Linking patient-reported data to EMRs | Healthcare IT News | EHR and Health IT Consulting |

Flatiron Health, the oncology analytics company, has partnered with Vector Oncology on a new project that lets cancer clinicians view patient-reported symptoms at the point of care.

OncoEMR, an ONC-certified, cloud-based electronic medical record developed by Flatiron subsidiary Altos Solutions, is designed specifically for cancer treatment.

Vector Oncology's Patient Care Monitor is a Web-based platform that collects data from patients at the point of care – and between visits – about more than 80 physical symptoms related to treatment side effects, impairment, acute distress and mood.

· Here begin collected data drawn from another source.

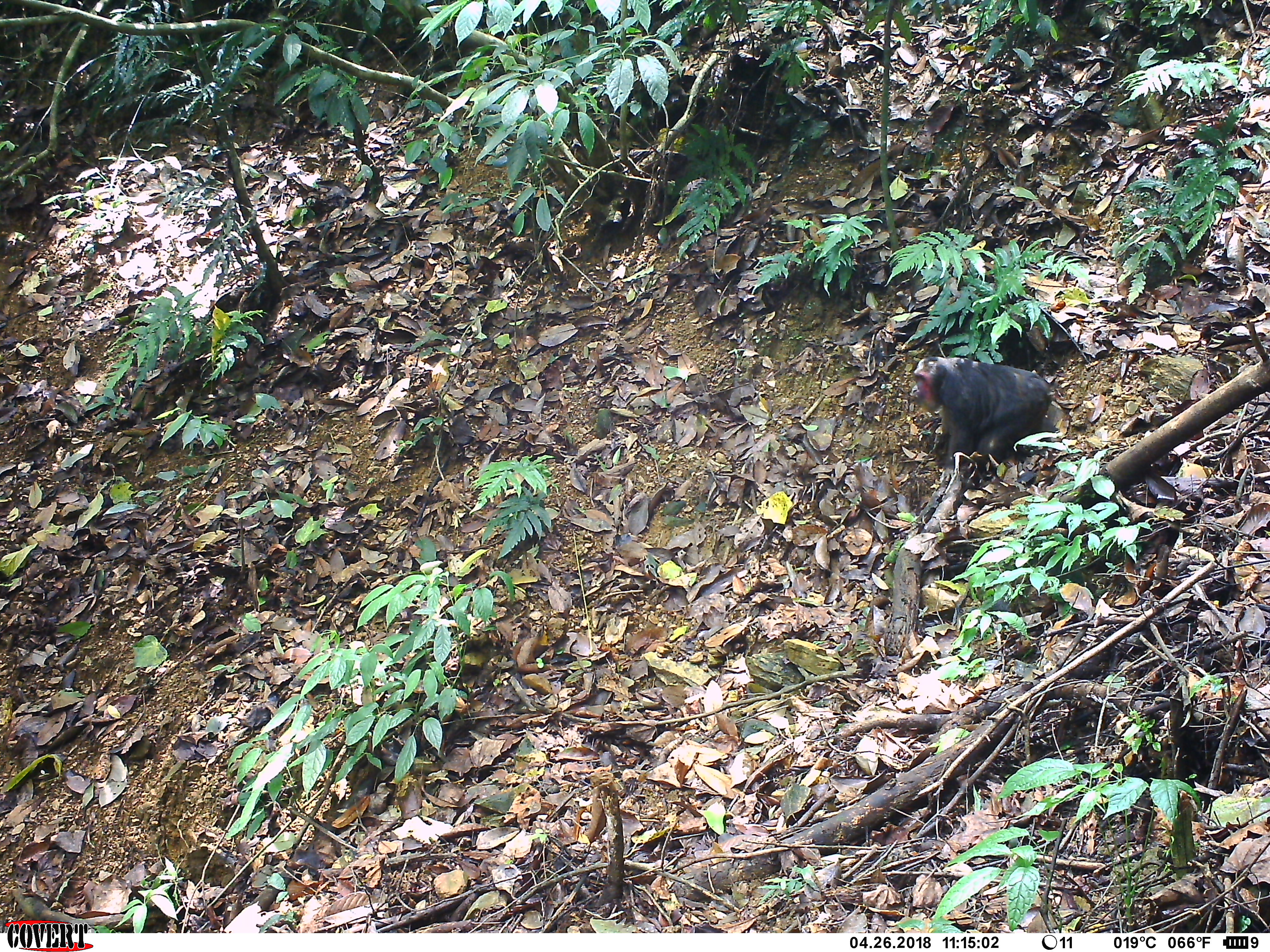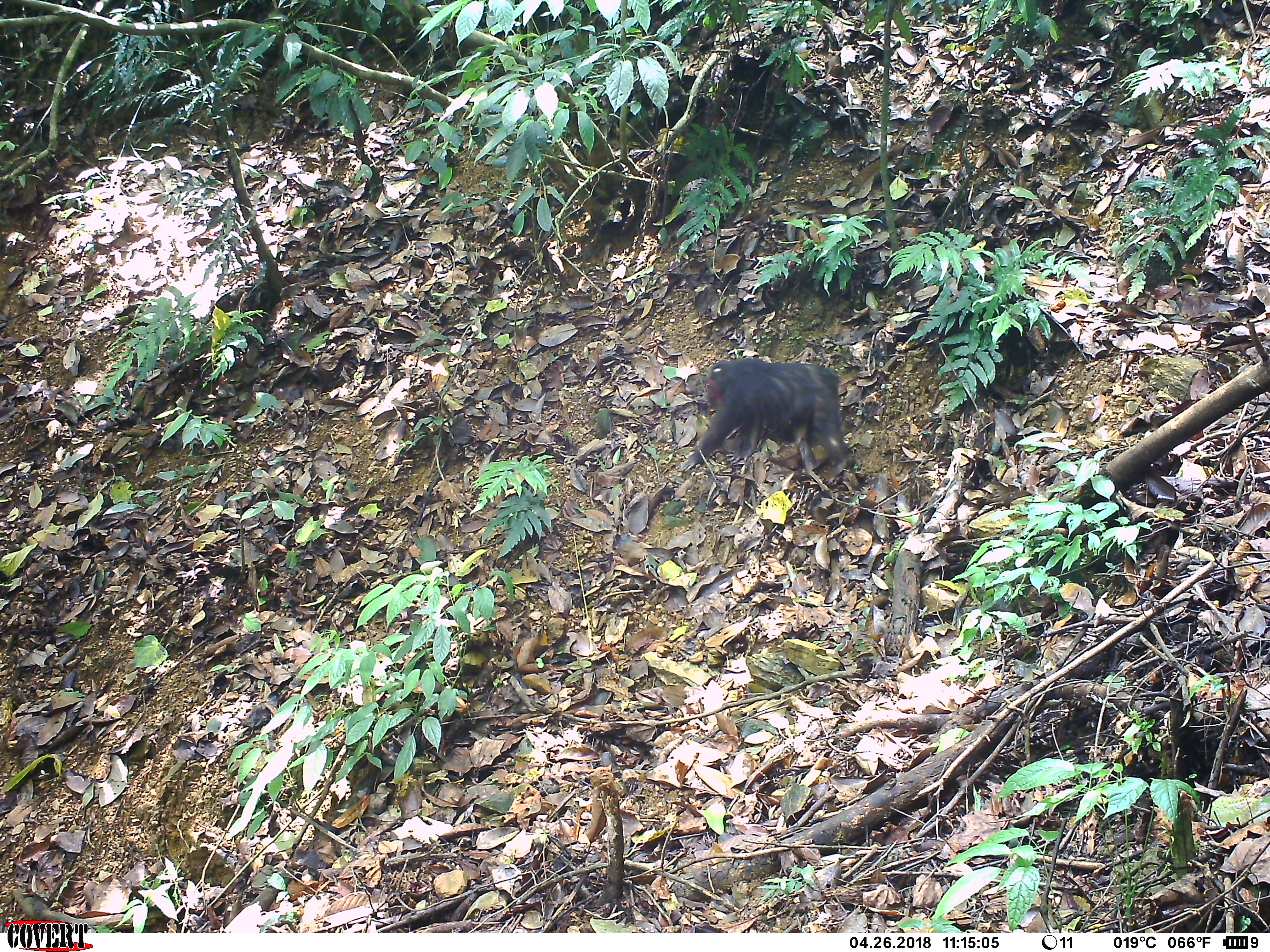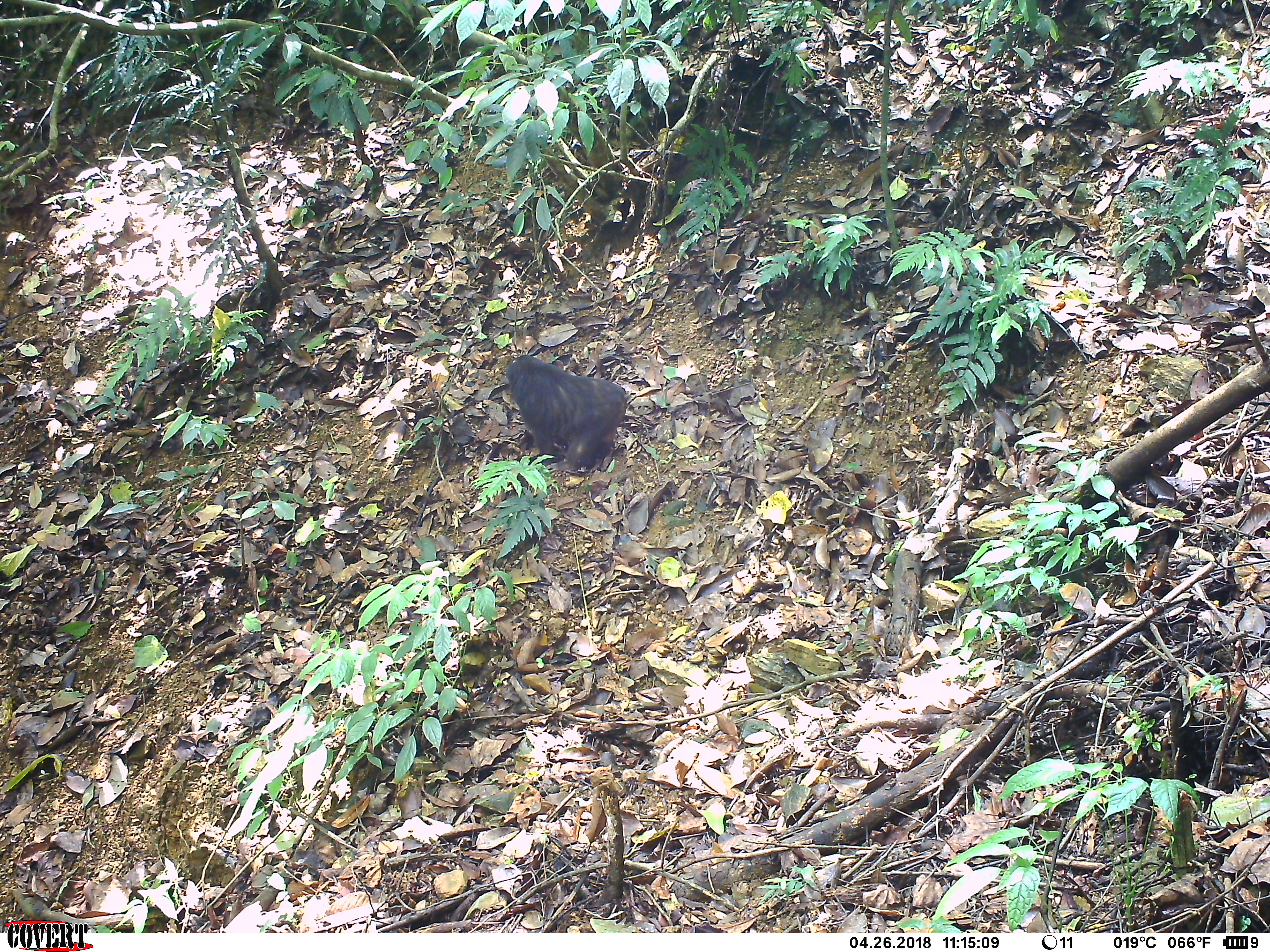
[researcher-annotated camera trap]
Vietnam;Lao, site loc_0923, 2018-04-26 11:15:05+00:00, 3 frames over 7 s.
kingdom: Animalia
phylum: Chordata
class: Mammalia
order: Primates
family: Cercopithecidae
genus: Macaca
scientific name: Macaca arctoides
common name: stump-tailed macaque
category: stump tailed macaque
Stump tailed macaque (stump-tailed macaque) (Macaca arctoides). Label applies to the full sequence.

By linking the two technologies, cancer care providers can gain additional insights to inform their treatment, officials say, helping support better quality of life and alleviate symptom burden for cancer patients.

"The integration of Flatiron's OncoEMR with our Patient Care Monitor will create an unmatched source of real world clinical and patient reported outcomes intelligence to improve the quality of cancer care and demonstrate the effectiveness and value of treatments," said Mike Choukas, chief executive officer of Vector Oncology, in a press statement.

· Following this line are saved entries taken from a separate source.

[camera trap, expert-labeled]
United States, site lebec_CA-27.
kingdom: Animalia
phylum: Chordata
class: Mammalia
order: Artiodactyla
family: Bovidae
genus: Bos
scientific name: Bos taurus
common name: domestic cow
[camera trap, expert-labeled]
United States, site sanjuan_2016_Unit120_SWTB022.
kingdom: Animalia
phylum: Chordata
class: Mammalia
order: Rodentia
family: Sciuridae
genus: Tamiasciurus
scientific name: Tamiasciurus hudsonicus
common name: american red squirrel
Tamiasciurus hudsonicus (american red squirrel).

Flatiron and Vector are also collaborating on new studies related to health outcomes and economic endpoints in support of clinical research efforts and real-world evidence generation, officials say.

"We are excited to partner with Vector Oncology, as we share a similar goal of leveraging technology to improve the quality of cancer care for patients," said Nat Turner, co-founder and chief executive officer of Flatiron Health, in a press statement. "This alliance will enable us to further support oncology providers with additional insights at the point of care."

Lee Schwartzberg, MD, president and chief medical officer for Vector Oncology, will serve as a medical advisor to Flatiron Health as it works to develop new technology for the oncology community.

"The partnership between Vector Oncology and Flatiron Health creates a transformative opportunity to leverage our rich experience collecting PRO data with Flatiron's comprehensive EMR platform to achieve meaningful improvements in cancer care," said Schwartzberg in a statement.